## Excerpt to read:
━━━━━━━━
Malaysia Today - Your Source of Independent News


Australian foreign minister Bob Carr cool on Anwar request

Posted: 22 Nov 2012 12:51 AM PST

The leader of Malaysia's largest opposition party and former deputy prime minister, Anwar Ibrahim, appears to have thrown Australia's Foreign Minister a curve ball with his request for help to deal with the corruption in Malaysia's coming general election.

RADIO AUSTRALIA

Mr Ibrahim wrote to the Foreign Minister, Bob Carr, to outline his concerns and to ask for Australia's help in ensuring that the election is free and fair.

But Senator Bob Carr told Sabra Lane that it's difficult for the Australian Government to assist unless it's the Malaysian government that asks for help.

Correspondent: Sabra Lane

Speakers: Senator Bob Carr, Australian Foreign Minister

CARR: Well the Malaysian elections are a matter for the Malaysian people. It's very hard for Australia to do anything about how they're run, as hard as it would be for Malaysia or another government to have a say in how Australian elections are run. We're not the election authority for Malaysia.

Of course we support free and fair elections in any country. I spoke to Anwar Ibrahim in a private conversation during my recent visit to Malaysia. I heard him express concerns and in the letter he underlines them by talking about, by making accusations of fraudulent and fraudulent registration processes and raising concerns that the elections can reflect the popular will.

We can't comment on that. An opposition leader is entitled to say that to us. But we discussed the elections with him, I'm aware of his concerns.

LANE: What are you going to do about those concerns?

CARR: Well we're not the election authority for Malaysia.
━━━━━━━━
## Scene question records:
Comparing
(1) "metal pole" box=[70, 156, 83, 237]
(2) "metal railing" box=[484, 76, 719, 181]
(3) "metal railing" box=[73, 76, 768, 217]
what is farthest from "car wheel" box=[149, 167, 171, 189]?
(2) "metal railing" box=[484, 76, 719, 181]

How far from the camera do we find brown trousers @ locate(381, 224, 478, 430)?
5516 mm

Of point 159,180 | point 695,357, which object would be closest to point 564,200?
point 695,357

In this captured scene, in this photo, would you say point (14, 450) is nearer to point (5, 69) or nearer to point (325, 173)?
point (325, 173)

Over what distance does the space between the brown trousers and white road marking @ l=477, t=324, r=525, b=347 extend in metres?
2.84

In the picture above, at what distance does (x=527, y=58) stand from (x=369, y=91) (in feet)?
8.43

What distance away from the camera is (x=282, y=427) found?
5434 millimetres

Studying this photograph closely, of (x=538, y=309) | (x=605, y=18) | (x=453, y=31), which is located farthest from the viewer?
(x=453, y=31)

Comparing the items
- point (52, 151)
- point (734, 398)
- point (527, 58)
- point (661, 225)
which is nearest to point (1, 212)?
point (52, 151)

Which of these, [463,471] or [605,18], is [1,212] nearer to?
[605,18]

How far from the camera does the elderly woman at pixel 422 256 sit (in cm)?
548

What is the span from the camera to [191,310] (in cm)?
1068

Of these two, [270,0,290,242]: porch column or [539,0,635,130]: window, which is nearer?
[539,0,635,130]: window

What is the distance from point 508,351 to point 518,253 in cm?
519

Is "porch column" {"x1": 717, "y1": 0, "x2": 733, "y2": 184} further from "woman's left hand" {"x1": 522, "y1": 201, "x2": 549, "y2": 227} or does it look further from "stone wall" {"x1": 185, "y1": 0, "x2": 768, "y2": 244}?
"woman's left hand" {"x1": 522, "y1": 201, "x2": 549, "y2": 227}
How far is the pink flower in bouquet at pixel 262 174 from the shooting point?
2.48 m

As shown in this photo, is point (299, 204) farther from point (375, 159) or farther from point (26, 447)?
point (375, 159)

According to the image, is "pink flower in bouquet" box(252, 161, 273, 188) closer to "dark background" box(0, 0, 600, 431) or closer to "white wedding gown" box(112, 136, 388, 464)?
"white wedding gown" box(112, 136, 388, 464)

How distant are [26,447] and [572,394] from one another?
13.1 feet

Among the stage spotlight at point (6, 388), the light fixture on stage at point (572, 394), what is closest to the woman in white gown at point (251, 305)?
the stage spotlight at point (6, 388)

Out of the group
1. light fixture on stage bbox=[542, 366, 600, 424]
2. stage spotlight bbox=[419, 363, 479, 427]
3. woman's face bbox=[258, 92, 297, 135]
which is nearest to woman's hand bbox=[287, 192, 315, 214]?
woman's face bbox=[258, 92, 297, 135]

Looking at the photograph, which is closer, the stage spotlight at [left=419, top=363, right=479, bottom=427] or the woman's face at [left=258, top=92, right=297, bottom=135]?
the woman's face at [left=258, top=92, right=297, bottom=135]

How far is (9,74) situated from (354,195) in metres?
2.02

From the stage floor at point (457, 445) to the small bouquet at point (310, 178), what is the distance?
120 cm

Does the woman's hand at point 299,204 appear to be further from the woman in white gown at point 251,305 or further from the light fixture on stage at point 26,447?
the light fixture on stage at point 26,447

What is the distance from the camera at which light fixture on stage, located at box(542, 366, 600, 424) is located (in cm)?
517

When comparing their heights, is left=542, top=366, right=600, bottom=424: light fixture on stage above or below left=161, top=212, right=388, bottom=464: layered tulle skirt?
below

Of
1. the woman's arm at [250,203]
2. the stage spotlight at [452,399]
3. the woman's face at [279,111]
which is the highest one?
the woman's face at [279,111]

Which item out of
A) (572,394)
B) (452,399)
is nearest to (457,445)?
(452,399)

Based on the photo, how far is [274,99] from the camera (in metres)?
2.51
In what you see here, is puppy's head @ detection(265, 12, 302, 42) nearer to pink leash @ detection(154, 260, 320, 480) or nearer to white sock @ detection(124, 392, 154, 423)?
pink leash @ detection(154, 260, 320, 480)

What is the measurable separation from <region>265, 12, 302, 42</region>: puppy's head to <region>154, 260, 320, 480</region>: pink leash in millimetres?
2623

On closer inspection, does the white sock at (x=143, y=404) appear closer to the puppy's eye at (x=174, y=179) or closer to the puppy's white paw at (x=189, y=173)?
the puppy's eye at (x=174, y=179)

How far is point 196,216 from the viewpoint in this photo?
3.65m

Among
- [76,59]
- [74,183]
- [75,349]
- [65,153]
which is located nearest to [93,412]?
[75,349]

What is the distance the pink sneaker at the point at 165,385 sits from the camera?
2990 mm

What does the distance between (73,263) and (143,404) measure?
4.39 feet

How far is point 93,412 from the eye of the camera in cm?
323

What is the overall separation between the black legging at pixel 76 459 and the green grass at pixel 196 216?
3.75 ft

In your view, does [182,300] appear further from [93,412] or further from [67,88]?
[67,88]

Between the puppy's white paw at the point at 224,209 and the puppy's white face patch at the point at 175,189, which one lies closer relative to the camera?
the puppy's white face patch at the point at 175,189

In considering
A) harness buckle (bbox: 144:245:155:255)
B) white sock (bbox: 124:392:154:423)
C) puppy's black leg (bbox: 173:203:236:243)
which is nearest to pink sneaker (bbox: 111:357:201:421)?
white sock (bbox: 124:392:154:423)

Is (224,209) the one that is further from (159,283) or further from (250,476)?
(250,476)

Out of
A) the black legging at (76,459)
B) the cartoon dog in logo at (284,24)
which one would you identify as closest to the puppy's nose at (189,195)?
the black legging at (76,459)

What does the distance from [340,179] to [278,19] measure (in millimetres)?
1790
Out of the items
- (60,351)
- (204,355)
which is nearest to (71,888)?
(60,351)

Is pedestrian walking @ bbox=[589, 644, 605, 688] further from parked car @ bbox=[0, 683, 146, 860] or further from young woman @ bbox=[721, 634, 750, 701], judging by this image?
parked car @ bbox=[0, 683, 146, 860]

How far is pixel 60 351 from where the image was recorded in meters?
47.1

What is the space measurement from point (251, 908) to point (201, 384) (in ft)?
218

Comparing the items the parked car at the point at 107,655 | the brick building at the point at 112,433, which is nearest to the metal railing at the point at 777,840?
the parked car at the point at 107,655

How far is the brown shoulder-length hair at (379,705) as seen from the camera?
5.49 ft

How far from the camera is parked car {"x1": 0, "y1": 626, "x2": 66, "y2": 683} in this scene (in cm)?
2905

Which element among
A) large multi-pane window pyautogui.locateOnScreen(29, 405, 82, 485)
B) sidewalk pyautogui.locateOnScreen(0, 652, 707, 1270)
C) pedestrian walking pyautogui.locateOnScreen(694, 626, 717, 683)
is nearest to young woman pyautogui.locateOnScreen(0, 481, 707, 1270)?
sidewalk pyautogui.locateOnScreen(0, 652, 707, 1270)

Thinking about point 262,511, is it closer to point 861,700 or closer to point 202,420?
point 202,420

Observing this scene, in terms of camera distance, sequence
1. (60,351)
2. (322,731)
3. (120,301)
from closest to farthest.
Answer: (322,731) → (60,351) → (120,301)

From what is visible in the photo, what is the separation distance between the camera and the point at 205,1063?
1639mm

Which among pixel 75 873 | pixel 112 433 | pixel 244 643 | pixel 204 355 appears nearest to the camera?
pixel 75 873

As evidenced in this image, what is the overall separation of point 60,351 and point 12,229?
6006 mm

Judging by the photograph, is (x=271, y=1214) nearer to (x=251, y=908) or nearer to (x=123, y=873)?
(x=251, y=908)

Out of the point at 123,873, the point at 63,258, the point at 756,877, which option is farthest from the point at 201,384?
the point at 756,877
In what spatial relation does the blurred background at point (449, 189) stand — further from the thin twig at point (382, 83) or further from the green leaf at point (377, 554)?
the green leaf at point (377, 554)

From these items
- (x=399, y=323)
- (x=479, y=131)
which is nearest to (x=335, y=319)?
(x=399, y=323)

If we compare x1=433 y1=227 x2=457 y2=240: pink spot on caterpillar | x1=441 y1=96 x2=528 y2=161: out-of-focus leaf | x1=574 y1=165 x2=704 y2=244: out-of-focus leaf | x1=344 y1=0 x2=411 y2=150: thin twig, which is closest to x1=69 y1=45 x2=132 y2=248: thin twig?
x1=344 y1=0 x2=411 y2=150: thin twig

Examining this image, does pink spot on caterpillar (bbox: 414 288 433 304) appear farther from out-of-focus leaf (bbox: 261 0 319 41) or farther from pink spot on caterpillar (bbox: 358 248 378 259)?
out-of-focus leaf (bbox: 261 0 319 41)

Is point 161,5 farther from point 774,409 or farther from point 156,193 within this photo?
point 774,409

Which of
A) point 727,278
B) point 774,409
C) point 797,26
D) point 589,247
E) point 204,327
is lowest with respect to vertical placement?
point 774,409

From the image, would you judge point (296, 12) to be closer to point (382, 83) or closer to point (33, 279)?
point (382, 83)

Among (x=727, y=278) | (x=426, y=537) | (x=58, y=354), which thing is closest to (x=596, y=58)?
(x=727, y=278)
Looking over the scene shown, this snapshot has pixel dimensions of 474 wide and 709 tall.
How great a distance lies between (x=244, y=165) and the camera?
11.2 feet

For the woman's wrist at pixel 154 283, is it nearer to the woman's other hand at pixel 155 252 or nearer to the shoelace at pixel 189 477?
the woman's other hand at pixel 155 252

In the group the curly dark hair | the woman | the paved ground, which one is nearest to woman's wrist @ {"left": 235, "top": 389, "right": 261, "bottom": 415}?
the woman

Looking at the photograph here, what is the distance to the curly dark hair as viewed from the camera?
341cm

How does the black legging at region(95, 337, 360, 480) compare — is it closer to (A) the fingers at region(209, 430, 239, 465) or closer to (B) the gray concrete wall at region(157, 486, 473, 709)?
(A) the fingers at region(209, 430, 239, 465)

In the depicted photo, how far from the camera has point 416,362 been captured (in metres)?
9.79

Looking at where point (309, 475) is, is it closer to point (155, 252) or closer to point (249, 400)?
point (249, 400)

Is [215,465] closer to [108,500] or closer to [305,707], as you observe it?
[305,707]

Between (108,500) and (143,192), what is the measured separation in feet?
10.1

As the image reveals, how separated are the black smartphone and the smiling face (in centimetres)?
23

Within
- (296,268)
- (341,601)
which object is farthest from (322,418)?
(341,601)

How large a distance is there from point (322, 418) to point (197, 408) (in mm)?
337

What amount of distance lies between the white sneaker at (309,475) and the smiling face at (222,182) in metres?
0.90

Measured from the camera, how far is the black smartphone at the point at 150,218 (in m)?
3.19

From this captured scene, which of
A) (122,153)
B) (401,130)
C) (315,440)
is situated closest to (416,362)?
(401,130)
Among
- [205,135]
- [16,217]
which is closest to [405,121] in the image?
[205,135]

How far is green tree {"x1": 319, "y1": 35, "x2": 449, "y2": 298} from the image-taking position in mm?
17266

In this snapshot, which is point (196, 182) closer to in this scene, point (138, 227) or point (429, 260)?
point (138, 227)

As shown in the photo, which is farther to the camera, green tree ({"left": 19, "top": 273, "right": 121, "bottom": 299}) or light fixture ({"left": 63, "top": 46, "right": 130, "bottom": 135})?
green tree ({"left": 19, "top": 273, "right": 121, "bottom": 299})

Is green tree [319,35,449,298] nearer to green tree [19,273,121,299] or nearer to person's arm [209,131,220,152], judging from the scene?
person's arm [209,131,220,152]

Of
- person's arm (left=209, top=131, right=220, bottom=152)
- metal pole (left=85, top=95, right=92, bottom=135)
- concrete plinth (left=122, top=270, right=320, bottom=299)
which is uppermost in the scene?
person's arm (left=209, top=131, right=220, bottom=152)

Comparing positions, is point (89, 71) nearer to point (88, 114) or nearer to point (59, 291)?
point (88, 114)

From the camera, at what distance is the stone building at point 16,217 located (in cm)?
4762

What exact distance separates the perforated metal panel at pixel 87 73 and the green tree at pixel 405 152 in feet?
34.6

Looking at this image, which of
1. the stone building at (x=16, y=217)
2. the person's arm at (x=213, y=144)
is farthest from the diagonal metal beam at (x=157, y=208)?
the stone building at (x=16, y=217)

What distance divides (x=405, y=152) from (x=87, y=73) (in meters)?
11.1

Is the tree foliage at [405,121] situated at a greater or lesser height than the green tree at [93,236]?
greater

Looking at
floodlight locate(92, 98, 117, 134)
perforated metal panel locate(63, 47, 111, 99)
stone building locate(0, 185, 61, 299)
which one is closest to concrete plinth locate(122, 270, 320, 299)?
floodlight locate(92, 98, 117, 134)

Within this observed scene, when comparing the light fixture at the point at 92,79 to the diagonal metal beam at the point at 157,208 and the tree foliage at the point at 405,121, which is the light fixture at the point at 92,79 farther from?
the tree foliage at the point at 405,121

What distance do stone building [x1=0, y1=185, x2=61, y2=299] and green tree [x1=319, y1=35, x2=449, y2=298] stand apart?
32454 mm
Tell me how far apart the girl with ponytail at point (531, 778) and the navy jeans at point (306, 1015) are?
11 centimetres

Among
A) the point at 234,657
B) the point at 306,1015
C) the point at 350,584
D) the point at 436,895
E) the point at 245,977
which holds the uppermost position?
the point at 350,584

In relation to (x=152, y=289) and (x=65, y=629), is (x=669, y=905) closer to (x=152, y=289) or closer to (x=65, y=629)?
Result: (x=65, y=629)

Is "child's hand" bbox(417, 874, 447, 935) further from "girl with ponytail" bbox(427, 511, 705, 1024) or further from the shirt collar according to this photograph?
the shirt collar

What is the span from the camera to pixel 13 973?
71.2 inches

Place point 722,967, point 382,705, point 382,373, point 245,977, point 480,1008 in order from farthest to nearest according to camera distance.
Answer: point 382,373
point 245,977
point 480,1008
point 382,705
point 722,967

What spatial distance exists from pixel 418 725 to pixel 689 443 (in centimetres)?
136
━━━━━━━━
## Task brief:
Carry on the Radio Australia interview about Anwar Ibrahim's election request, starting right after Carr's last reply.

## Result:
LANE: So you're not going to do anything. You've got, Nick Xenophon characterises this as a desperate letter…

CARR: Yeah, I'm not sure what you're saying Australia can do. We don't run elections in other countries. We've received concerns. I say, in respect of this, we want free and fair elections in any country but we're not the election authority for Malaysia.

It is important that we follow what happens in Malaysian politics and our commission there does it. I think their analysis of Malaysian politics is very, very good. Very high quality. But I'm, and it's useful in that process that we talk to opposition forces as well as people in the government.

LANE: Can we offer assistance to Malaysia? Are we interested in sending a parliamentary delegation to…

CARR: Well they would need to ask for it. The only way that can happen is for the government of Malaysia to ask for assistance and then we'd respond.

LANE: Okay. So you won't respond until a request is made?

CARR: Well there's no way we can. Australia doesn't run elections for other countries. We send observers when other countries ask for them. We receive, we receive submissions from opposition figures in other jurisdictions. We have in this case and we take what is said seriously. Our position is, we want free and fair elections in any country.

LANE: How would you characterise the letter that you got?

CARR: Well it's a letter from an opposition figure expressing concern about the elections in his country. But that is the point. It is his country, not our country. And while we can express concern about the freedom and fairness of elections anywhere, we don't run elections in other jurisdictions.

LANE: That's fine, but he's obviously asked for your help and you're saying we can't do anything.

CARR: What help are you proposing we provide?

LANE: Well, I'm simply asking.

CARR: Do you want an amphibious landing on the east coast of Malaysia?

LANE: No, I'm asking.

CARR: This is in Malaysia. Australia doesn't run those elections.

LANE: Some Malaysians believe Australia may be reluctant to say anything given that we are still hoping that the Malaysia asylum seeker swap can be enacted with the country...

CARR: No, I'm sorry, I'm sorry. We've got friendly relations with Malaysia and we haven't a capacity to do anything about the internal affairs of Malaysia any more than we have with any other country.

LANE: This criticism has been made this morning. Senator Nick Xenophon said that there are figures in Malaysia who believe that Australia will do nothing because of that deal.

CARR: What are you proposing Australia do?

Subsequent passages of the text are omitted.